* _Written task A_
In the workqueue patch cover letter, what is the default value of wq_cache_shard_size?
* _Written task B_
In the workqueue patch cover letter, switch "processors" to "chips" and write out the passage starting with "[PATCH v2 0/5]" and going on through "spinlock (pool->lock) contention.".
* _Written task C_
Pick up the workqueue patch cover letter after its last sentence and carry it further.

* _Supplied text_

══════════════════════════════

[v2] workqueue: Introduce a sharded cache affinity scope

[PATCH v2 0/5] workqueue: Introduce a sharded cache affinity scope

Posted by Breno Leitao 2 weeks, 2 days ago

TL;DR: Some modern processors have many CPUs per LLC (L3 cache), and
unbound workqueues using the default affinity (WQ_AFFN_CACHE) collapse
to a single worker pool, causing heavy spinlock (pool->lock) contention.
Create a new affinity (WQ_AFFN_CACHE_SHARD) that caps each pool at
wq_cache_shard_size CPUs (default 8).

Changes from RFC:

* wq_cache_shard_size is in terms of cores (not vCPU). So,
  wq_cache_shard_size=8 means the pool will have 8 cores and their siblings,
  like 16 threads/CPUs if SMT=1

* Got more data:

  - AMD EPYC: All means are within ~1 stdev of zero. The deltas are
    indistinguishable from noise. Shard scoping has no measurable effect
    regardless of shard size. This is justified due to AMD EPYC having
    11 L3 domains and lock contention not being a problem:

  - ARM: A strong, consistent signal. At shard sizes 8 and 16 the mean
    improvement is ~7% with relatively tight stdev (~1–2%) at write,
    meaning the gain is real and reproducible across all IO engines.
    Even shard size 4 shows a solid +3.5% with the tightest stdev
    (0.97%).

══════════════════════════════

* _Extracted material_
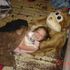 makenzie shatto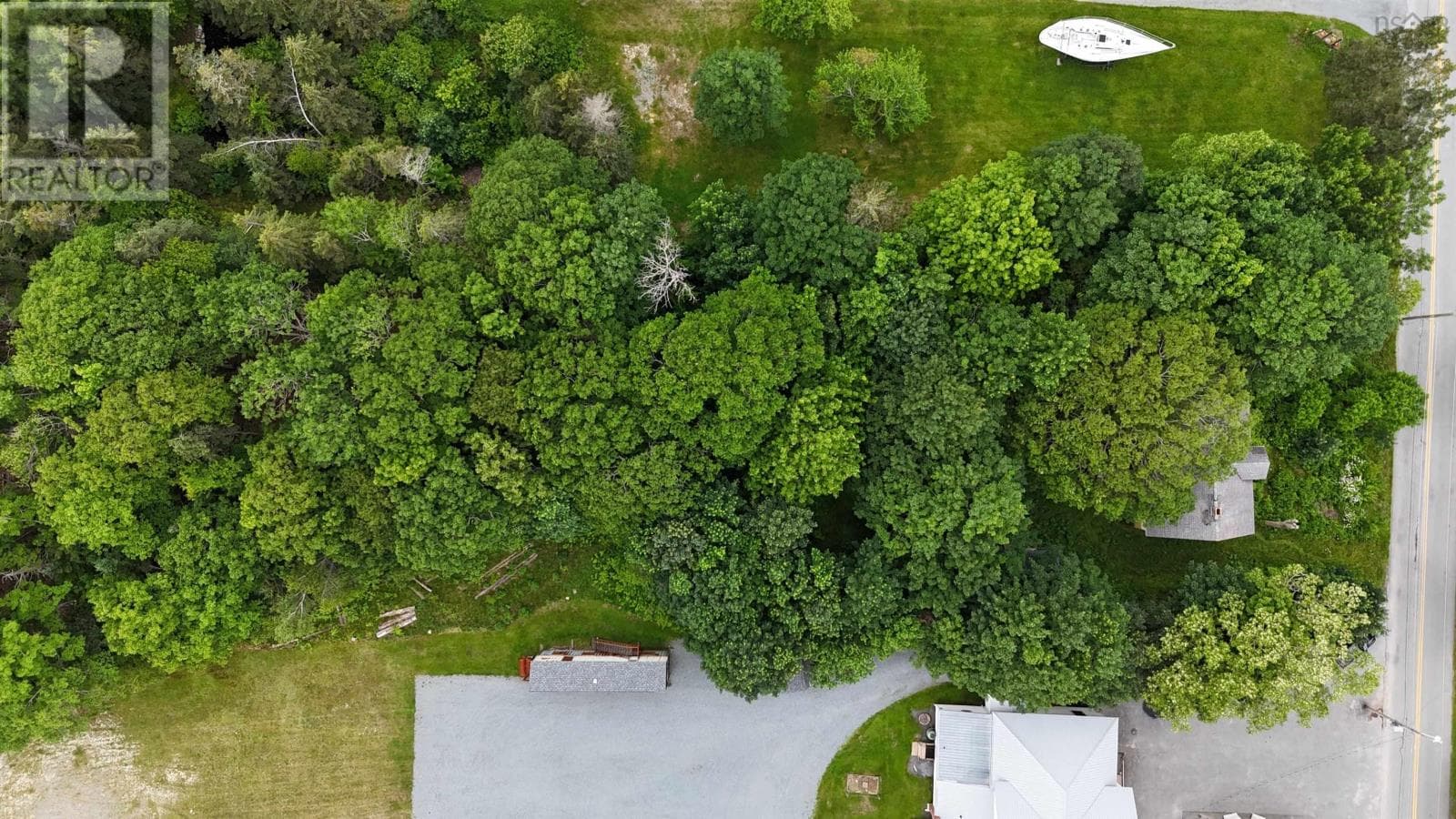 58 LONG COVE ROAD, NSAR — photo 4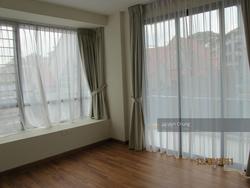 The Estrella (D5), Condominium #110404112
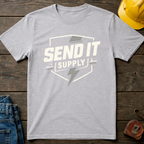 Send IT T-Shirt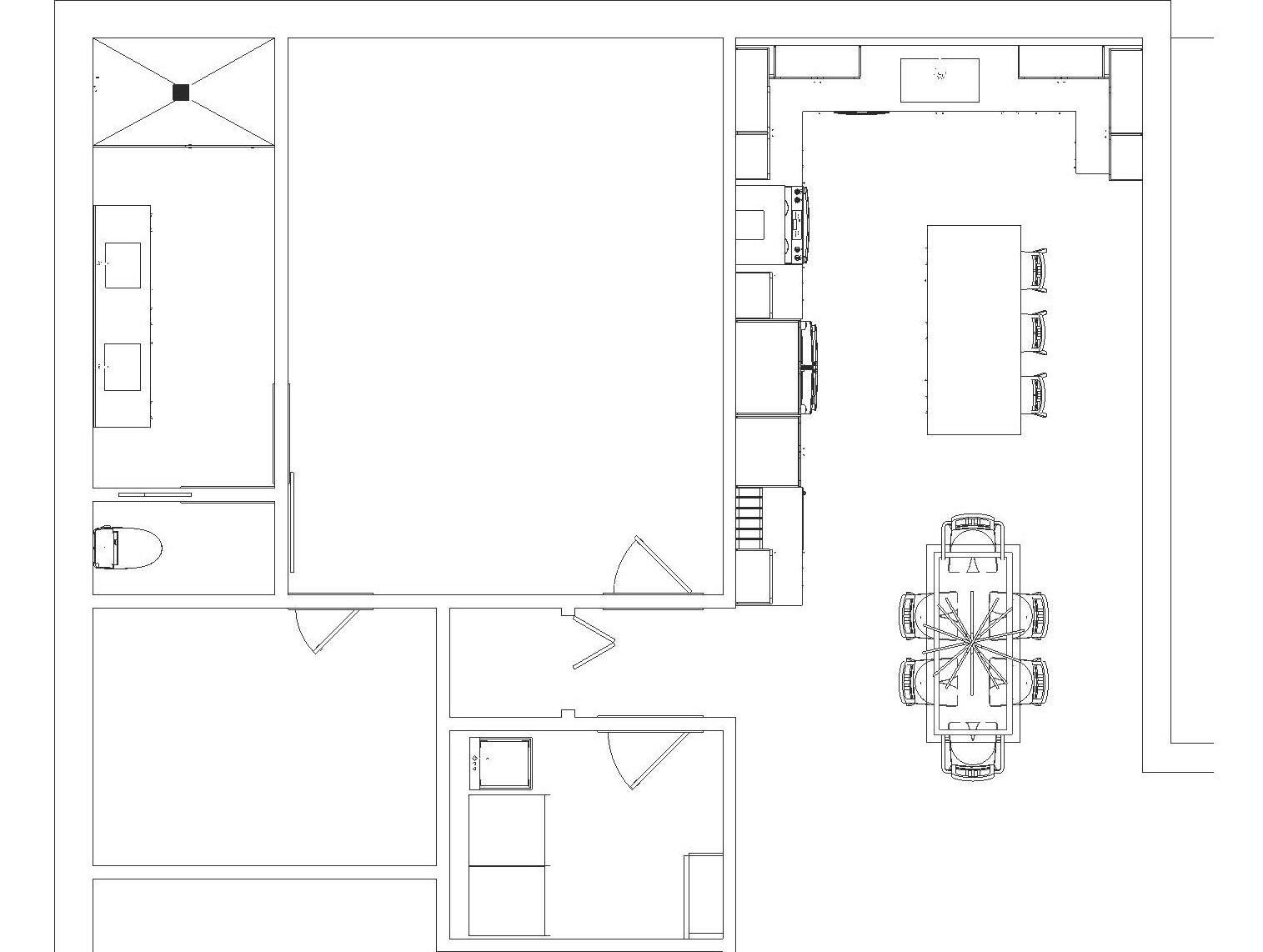 6419 Woodthrush Court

══════════════════════════════

* _Final answer A_
The default is 8.

* _Final answer B_
[PATCH v2 0/5] workqueue: Introduce a sharded cache affinity scope

Posted by Breno Leitao 2 weeks, 2 days ago

TL;DR: Some modern chips have many CPUs per LLC (L3 cache), and
unbound workqueues using the default affinity (WQ_AFFN_CACHE) collapse
to a single worker pool, causing heavy spinlock (pool->lock) contention.

* _Final answer C_
    Reads: Small shard sizes (2, 4) show a slight regression of
    ~1.3–1.7% (low stdev, so consistent). Larger shard sizes (8, 16)
    flip to a modest +1.4% gain, though shard_size=8 reads have high
    variance (stdev 2.79%) driven by a single outliers (which seems
    noise)

  - Sweet spot: Shard size 8 to 16 offers the best overall profile
    — highest write gain (6.95%) with the lowest write stdev (1.18%),
    plus a consistent read gain (1.42%, stdev 0.70%), no impact on
    Intel.

* ARM (NVIDIA Grace - Neoverse V2 - single L3 domain: CPUs 0-71)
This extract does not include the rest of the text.